“Los pinares de la sierra”, 141

Por Dionisio Rodríguez Mejías.

3.- El secreto de las ratoneras.

Con cara de desesperación, Paco culpaba de sus problemas a Fandiño por haber ideado la estafa, por cobrar una suculenta comisión y por echar a correr sin decir esta boca es mía, dejándolo a los pies de los caballos, precisamente ahora, cuando su nombre sonaba como futuro director comercial. Pidió otros tres whiskys y empezó a golpear la mesa, desesperado, hasta que intervino Roderas con una calma digna del Presidente del Supremo.

―Tranquilo, Paco; los problemas hay que resolverlos con valor y dignidad; el arrebato y los nervios solo sirven para cerrar la inteligencia y apagar la imaginación. Una demostración: ¿tú sabes por qué funcionan las ratoneras?

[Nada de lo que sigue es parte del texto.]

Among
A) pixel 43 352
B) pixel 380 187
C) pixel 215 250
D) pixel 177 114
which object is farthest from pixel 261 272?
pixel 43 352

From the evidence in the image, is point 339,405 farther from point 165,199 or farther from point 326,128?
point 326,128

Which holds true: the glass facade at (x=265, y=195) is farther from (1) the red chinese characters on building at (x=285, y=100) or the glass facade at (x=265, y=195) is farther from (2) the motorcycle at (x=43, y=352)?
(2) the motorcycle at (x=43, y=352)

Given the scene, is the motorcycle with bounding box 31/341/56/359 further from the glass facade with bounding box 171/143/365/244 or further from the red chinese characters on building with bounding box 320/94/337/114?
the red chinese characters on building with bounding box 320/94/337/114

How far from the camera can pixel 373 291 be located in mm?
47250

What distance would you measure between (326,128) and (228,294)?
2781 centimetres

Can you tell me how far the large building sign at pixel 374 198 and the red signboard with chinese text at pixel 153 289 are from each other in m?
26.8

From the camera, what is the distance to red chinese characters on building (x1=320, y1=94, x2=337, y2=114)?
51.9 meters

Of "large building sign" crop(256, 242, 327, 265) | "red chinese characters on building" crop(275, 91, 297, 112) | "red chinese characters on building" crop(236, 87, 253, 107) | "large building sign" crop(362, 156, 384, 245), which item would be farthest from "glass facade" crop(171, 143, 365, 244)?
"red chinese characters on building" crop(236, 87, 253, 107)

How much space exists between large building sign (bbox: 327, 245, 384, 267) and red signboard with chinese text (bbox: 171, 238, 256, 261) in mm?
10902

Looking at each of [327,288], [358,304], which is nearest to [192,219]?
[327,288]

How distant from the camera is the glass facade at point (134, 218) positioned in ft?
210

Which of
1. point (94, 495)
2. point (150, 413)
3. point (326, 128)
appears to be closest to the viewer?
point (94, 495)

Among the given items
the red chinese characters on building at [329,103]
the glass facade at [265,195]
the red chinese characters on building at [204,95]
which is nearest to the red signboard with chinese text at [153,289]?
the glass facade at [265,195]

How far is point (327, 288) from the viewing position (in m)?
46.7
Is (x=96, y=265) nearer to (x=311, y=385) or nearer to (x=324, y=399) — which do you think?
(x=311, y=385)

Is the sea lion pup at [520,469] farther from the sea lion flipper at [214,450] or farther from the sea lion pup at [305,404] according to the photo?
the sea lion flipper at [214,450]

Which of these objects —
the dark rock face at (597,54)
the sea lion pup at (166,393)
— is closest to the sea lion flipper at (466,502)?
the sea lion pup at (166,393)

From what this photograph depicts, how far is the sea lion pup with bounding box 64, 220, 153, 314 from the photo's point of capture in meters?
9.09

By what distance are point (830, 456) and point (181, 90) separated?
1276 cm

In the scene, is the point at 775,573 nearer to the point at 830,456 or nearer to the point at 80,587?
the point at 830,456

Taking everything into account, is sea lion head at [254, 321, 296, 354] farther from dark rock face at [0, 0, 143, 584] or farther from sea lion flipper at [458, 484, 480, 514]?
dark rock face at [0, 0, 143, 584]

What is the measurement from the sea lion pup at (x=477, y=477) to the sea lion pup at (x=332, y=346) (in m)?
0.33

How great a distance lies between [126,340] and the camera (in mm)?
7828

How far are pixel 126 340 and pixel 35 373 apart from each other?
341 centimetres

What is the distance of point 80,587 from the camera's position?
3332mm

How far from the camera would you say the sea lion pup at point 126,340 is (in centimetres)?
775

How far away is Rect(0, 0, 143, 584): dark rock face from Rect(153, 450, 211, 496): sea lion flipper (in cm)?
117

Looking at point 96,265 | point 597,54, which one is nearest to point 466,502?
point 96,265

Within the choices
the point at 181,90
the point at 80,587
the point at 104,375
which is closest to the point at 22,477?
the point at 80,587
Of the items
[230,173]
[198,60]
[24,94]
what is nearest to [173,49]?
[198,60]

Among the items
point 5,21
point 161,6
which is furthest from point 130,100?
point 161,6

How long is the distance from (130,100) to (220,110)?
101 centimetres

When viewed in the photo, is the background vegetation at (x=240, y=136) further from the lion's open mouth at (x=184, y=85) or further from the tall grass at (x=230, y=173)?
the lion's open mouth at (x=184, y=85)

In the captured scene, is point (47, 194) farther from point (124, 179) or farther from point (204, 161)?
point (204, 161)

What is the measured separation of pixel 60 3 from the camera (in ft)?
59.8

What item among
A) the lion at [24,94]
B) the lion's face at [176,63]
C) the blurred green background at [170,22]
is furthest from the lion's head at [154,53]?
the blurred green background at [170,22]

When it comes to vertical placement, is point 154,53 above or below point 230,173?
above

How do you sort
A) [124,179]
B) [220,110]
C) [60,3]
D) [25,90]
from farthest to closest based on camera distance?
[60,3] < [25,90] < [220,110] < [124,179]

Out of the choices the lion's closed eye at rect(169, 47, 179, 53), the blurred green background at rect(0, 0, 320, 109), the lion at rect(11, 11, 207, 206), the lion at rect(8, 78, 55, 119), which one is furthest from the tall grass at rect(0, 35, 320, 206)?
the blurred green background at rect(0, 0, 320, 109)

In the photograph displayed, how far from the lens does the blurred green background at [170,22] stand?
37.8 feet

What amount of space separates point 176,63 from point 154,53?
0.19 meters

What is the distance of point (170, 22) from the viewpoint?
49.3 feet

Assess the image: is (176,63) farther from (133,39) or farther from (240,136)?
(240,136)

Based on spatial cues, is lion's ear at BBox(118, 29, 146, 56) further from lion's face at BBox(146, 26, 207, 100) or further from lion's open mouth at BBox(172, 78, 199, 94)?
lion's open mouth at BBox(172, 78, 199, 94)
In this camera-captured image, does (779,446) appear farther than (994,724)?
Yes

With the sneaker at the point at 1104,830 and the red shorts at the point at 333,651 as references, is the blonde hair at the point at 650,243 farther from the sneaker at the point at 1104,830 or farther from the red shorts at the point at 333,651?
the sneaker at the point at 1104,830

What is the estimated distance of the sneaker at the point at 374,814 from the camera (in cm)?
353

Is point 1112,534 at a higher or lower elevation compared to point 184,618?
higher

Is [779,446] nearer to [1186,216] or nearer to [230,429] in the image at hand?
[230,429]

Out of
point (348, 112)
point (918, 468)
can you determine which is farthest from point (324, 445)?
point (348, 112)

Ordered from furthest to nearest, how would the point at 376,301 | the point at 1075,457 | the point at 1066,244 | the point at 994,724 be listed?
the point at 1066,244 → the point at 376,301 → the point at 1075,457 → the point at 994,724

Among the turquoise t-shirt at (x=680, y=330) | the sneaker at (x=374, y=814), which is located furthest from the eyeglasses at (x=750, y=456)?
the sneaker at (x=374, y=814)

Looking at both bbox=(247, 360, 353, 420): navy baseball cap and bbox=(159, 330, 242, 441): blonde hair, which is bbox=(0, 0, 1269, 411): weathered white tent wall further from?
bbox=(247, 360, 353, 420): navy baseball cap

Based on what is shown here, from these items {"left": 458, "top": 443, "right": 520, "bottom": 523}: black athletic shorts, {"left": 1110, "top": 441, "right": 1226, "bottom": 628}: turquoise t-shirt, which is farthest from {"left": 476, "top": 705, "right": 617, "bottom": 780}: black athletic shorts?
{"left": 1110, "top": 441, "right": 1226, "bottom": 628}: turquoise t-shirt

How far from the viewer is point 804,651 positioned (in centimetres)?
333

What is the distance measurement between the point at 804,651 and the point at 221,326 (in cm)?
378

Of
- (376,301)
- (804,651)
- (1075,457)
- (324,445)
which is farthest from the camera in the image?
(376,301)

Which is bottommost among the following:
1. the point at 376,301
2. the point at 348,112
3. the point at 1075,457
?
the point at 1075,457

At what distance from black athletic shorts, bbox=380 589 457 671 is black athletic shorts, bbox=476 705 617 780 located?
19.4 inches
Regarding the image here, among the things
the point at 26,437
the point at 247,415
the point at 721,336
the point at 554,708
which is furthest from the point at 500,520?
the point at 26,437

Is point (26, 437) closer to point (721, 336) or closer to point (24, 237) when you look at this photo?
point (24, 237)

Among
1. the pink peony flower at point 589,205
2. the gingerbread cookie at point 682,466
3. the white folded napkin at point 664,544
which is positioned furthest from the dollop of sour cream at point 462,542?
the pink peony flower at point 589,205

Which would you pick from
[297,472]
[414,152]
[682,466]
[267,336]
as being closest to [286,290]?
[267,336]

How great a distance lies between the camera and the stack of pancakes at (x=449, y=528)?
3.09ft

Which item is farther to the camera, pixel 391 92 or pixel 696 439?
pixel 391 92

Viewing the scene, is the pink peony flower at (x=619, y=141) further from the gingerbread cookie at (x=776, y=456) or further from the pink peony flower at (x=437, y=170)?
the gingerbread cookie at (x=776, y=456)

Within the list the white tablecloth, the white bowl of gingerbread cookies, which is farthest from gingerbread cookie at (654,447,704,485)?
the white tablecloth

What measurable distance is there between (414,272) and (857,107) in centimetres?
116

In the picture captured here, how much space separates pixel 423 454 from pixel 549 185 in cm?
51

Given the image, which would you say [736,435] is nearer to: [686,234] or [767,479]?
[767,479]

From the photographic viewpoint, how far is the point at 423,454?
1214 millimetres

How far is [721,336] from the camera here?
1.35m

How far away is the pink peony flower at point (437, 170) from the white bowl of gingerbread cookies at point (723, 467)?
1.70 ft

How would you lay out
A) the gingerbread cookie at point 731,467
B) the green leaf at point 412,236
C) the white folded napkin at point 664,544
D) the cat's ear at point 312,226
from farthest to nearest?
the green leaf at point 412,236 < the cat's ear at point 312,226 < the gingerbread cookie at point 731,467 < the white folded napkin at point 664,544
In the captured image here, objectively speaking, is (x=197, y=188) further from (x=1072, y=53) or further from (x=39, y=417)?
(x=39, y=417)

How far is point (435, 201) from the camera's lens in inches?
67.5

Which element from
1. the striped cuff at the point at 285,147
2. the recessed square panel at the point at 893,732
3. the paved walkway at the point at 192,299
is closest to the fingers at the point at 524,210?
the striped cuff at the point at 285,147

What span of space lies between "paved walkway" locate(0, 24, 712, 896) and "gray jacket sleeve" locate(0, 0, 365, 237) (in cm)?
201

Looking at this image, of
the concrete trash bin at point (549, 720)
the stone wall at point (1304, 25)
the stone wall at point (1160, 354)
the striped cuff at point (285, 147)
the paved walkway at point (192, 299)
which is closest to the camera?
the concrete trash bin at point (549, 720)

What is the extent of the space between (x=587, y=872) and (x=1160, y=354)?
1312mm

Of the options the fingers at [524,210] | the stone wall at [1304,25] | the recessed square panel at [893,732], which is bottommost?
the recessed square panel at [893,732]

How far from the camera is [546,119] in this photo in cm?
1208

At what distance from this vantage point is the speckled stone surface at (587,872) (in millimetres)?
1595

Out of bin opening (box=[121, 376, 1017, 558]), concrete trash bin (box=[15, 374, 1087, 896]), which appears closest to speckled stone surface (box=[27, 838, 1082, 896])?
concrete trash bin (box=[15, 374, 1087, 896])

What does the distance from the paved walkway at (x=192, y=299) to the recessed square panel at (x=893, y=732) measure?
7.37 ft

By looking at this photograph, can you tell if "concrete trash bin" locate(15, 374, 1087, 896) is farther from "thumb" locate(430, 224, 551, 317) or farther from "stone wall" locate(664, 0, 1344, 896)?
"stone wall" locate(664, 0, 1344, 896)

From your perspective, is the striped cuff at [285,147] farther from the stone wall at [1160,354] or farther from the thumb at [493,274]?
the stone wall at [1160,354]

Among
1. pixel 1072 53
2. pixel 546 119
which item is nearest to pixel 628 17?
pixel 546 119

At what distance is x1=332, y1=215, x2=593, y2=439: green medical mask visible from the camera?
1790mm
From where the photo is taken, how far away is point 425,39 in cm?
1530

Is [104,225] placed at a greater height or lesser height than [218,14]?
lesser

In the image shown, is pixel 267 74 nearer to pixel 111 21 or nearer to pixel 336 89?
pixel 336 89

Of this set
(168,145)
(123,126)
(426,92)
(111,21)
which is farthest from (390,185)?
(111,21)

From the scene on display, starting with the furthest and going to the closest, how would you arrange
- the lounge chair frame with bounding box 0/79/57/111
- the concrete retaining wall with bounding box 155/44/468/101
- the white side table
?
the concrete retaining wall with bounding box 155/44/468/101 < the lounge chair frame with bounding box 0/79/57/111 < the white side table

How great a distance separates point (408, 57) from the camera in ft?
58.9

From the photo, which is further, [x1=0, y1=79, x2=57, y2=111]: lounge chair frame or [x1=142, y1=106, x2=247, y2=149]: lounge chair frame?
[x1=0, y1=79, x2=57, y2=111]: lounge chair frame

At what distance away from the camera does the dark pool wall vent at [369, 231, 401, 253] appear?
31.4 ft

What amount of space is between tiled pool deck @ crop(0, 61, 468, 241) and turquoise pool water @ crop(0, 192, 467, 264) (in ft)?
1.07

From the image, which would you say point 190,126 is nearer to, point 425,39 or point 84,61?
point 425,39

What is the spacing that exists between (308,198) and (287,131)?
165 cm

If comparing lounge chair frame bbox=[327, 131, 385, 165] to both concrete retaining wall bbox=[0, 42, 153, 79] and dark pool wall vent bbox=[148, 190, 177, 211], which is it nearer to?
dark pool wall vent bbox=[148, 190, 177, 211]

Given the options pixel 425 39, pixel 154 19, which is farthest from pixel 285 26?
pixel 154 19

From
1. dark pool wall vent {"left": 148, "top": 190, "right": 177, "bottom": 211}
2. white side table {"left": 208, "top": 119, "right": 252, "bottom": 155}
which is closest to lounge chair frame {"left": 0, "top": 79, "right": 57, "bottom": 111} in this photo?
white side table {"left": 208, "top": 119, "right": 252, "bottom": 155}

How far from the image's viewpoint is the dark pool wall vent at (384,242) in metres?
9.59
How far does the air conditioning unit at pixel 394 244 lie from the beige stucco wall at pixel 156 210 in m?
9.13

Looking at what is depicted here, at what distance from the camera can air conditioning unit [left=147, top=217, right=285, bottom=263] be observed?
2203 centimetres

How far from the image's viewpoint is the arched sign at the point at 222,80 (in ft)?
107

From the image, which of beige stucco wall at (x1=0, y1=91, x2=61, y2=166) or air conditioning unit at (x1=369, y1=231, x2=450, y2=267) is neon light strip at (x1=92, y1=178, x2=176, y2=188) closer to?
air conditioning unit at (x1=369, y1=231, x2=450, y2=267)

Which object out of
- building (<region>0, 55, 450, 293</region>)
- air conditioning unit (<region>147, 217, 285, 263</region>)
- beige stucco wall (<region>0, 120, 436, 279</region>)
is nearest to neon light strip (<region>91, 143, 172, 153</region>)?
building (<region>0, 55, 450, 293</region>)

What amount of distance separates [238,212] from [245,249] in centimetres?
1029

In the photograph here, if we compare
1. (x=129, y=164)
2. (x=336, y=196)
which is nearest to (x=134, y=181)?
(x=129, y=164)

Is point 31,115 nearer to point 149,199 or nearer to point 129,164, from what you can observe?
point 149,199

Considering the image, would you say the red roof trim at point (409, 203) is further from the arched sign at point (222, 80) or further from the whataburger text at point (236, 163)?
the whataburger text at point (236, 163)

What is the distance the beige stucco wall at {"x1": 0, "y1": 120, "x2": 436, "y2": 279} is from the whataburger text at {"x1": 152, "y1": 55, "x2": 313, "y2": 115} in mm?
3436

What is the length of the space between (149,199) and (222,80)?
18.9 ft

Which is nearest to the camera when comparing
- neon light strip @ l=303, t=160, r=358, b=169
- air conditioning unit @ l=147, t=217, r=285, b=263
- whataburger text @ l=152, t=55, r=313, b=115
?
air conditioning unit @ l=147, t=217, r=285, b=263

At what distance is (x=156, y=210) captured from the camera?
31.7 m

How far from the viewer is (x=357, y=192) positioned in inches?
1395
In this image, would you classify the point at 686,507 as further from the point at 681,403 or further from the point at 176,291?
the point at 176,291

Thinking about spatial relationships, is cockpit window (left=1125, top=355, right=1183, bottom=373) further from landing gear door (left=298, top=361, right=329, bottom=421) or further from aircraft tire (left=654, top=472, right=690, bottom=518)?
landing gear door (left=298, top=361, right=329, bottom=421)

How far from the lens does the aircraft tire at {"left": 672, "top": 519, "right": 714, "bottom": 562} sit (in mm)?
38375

―Y, ¿por qué coño debo saber yo por qué funcionan las ratoneras?

―¿Lo ves? Hasta un niño conoce la respuesta; pero, en un estado como el tuyo, no se puede pensar. Relájate, por favor. La respuesta es muy fácil; las ratoneras funcionan, porque a los ratones les gusta el queso. ¿Lo captas?

―De acuerdo. ¿Y eso qué tiene que ver con el asunto?

―Veo que el pánico te está dejando sin capacidad de reacción. ¿Tampoco sabes quién era Paco, “El Muelas”?

―No, señor. Tampoco sé quién coño era “El Muelas” ese. Y, qué… ¿Me vas a hablar de sus obras completas? Vale, Roderas, ya está bien; no me toques los cojones.

―Es imperdonable ―respondió Roderas emocionado― El nombre de Paco, “El Muelas”, deberíamos pronunciarlo con el mismo respeto con el que hablamos de Miguel Ángel o de Leonardo. “El Muelas” fue un genio, un artista, una gloria de la picaresca nacional. En plena posguerra, se buscó un consorte, lo vistió de tranviario y cada tarde, a la hora del café, lo esperaba en un hotel de la Gran Vía madrileña, para que le entregara la recaudación. Así conoció a un palurdo, forrado de dinero, que acababa de aterrizar en la capital. No tardaron en hacerse inseparables y “El Muelas” le explicó al paleto que había comprado un tranvía en Italia y había negociado los derechos de explotación de la línea, con el ayuntamiento. Llegaron a hacerse tan amigos que, con la excusa de tener que ausentarse para atender unos negocios, “El Muelas” le dijo al palomo que había decidido vender la licencia y el tranvía, y que ya tenía varias personas interesadas en la compra. El pueblerino preguntó por el precio y aquí es donde “El Muelas” demostró ciencia y sabiduría. Cerró el negocio en doscientas mil pesetas, pagaderas en dos plazos de cien mil: el primero al contado y el resto al cabo de un año. El aldeano, que se tenía por un lince, decidió aprovecharse de aquel señorito madrileño, tan simplón, que no se daba cuenta de que, con los ingresos de las rentas del negocio, podría pagar el segundo plazo, y la compra le saldría por la mitad. Firmaron la escritura con un notario de pega, se despidieron como amigos y, cuando al día siguiente el palurdo fue a tomar posesión del tranvía, en las cocheras de Fernando el Católico, saltó la noticia. ¿Lo ves? Un timo limpio y sin violencia, un negocio digno de una inteligencia superior, a la altura de Víctor Lustig, que le vendió la Torre Eiffel a un chatarrero en 1925; o de George Parker, que ponía a la venta el Puente de Brooklyn dos veces por semana. ¿Lo entiendes Portela? El poder de la mente es incalculable.

―Eso es muy fácil de decir cuando el “marrón” es de otro y te están esperando dos chavalas para pasar la noche ―dijo Paco, observando a Mercader, que no le quitaba ojo a la “camaruta” de la barra y a la compañera que acababa de llegar―. En mi caso no se trata de tangarle a un pobre ciego una tira de cupones; se trata de un policía sin alma, que mató a un cura sentado en una silla.